## Exercise instructions
a) In the commentary on boys and men, rewrite the part from "Event Update" to "include men too." with "Dept. of Defense" replaced by "Department of Defense".
b) Write the next part of the commentary on boys and men, picking up after its final sentence.

## Page excerpt
━━━━━━━━━━

California, like so many states, could change course and break away from these fears and harmful stereotypes. The first step could be a California Commission on the Status of Boys and Men as a way to start getting at the root causes of so many troubling outcomes that often start because we do not begin with the first principle, xx and xy.
Event Update
Join Global Initiative for Boys and Men for it’s upcoming event in Pleasanton, CA.
Paul, thanks for this informative response and making sure we do not forget the cultural component that dehumanizes the male and does not address male needs and pits males against females. A case in point is the recent announcement by Jill Biden that the Dept. of Defense will be adding 1/2 a billion to women's health. She suggested that research ignores female bodies. This is completely untrue. This cliché remains overused and wrong, and the CDC has already reported there is “no evidence of any systematic under‐representation of women in clinical trials.” Besides, men instinctively want to protect women. It's time for the dialogue to include men too.
Sean, your point about differences between male and female brains is well taken. It took many years for me to understand that, but I do now. And yet I worry that you go too far in stressing the primacy of nature over culture. The relation between them is not that simple.
Though constrained by nature, culture is always, perhaps ironically, a product of nature. Every man is a combination of maleness and masculinity (no matter what the latter's form in any time or place), just as every woman is a combination of femaleness and femininity (no matter what the latter's form in any time or place). By definition, humans are innately--biologically--culture-creating animals. A cultural system, such as gender, does not amount to a superficial veneer. I'm not suggesting that any particular gender system is either healthy or unhealthy, only that gender, like sex, is a reality in every society. We ignore it at our peril.
You won't disagree with that. But that's merely the prologue to what I really want to say here. Boys and men suffer not only from this or that notion of masculinity--whether "traditional" or "progressive"--but also from this or that notion of femininity. This is because boys and men live in the same world as girls and women. In other words, girls and women (especially mothers) always have a say in how culture defines masculinity.

━━━━━━━━━━

## Supplied information
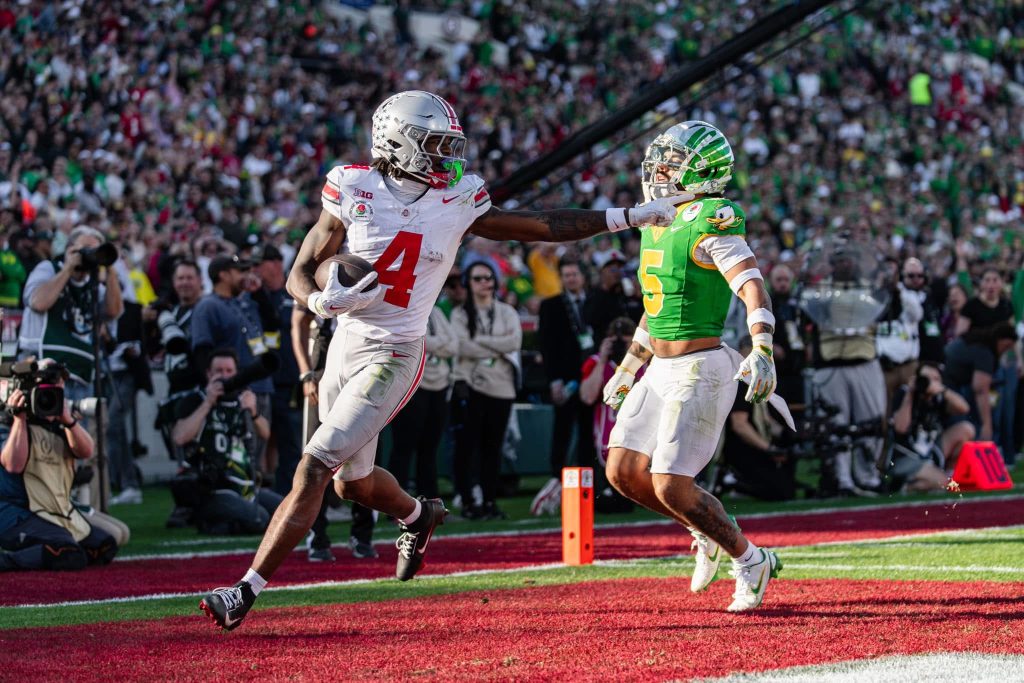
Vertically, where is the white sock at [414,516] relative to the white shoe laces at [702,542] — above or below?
above

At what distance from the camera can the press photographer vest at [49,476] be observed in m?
8.77

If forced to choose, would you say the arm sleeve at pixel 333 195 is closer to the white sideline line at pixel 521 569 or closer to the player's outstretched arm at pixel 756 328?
the player's outstretched arm at pixel 756 328

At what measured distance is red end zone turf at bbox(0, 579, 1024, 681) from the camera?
5.30 m

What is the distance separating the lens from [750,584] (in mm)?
6633

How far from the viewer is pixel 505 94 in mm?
29781

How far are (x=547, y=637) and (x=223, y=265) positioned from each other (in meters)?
6.22

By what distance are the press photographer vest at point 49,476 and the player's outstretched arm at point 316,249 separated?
3.02 metres

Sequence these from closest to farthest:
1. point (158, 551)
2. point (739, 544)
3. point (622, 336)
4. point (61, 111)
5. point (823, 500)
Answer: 1. point (739, 544)
2. point (158, 551)
3. point (622, 336)
4. point (823, 500)
5. point (61, 111)

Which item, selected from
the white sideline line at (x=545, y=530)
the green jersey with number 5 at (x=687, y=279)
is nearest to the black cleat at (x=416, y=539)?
the green jersey with number 5 at (x=687, y=279)

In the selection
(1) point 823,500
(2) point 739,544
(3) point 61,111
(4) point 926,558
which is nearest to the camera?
(2) point 739,544

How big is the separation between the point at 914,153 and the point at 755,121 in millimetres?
4186

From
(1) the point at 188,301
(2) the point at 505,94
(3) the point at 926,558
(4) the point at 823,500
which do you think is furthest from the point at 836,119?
(3) the point at 926,558

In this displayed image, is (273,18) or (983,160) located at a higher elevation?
(273,18)

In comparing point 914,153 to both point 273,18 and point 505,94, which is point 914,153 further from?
point 273,18
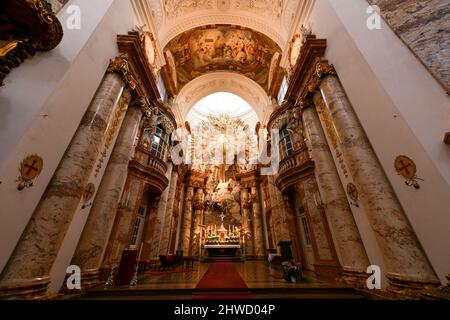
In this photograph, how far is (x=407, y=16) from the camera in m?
4.14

━━━━━━━━━━

## Per-task outputs
a)
Event Update
Join Global Initiative for Boys and Men for it’s upcoming event in Pleasanton, CA.
Paul, thanks for this informative response and making sure we do not forget the cultural component that dehumanizes the male and does not address male needs and pits males against females. A case in point is the recent announcement by Jill Biden that the Department of Defense will be adding 1/2 a billion to women's health. She suggested that research ignores female bodies. This is completely untrue. This cliché remains overused and wrong, and the CDC has already reported there is “no evidence of any systematic under‐representation of women in clinical trials.” Besides, men instinctively want to protect women. It's time for the dialogue to include men too.

b)
But here's my point. I suggest that one of the central problems for boys and men in our time is the relentless and implacable attack on masculinity and even on maleness by feminists (including those who happen to be male). This is a gender war, not a genetic one (although it could ultimately have genetic effects if enough men and women fail to marry and reproduce society, which is already becoming problematic in every Western country). I say this because the animosity is cultural in origin, not natural.
From this, it follows that personal therapy will not solve the problem of cultural hostility between
men and women (although a competent therapist could, of course, help individual patients cope effectively with that conflict in everyday life). What we need is collective therapy, something that I've called "intersexual dialogue." Unlike debate, dialogue is not about one side winning and the other losing. It's goal is not toleration but something more like sympathy, compassion or intimacy. The goal, in a word, is interdependence. And that is possible only by cultivating a gender system that fosters interdependence.
This supports what you've been arguing so well, Sean, but I want to underline how important it is to avoid the extremes of both "social constructionism" and "biological determinism."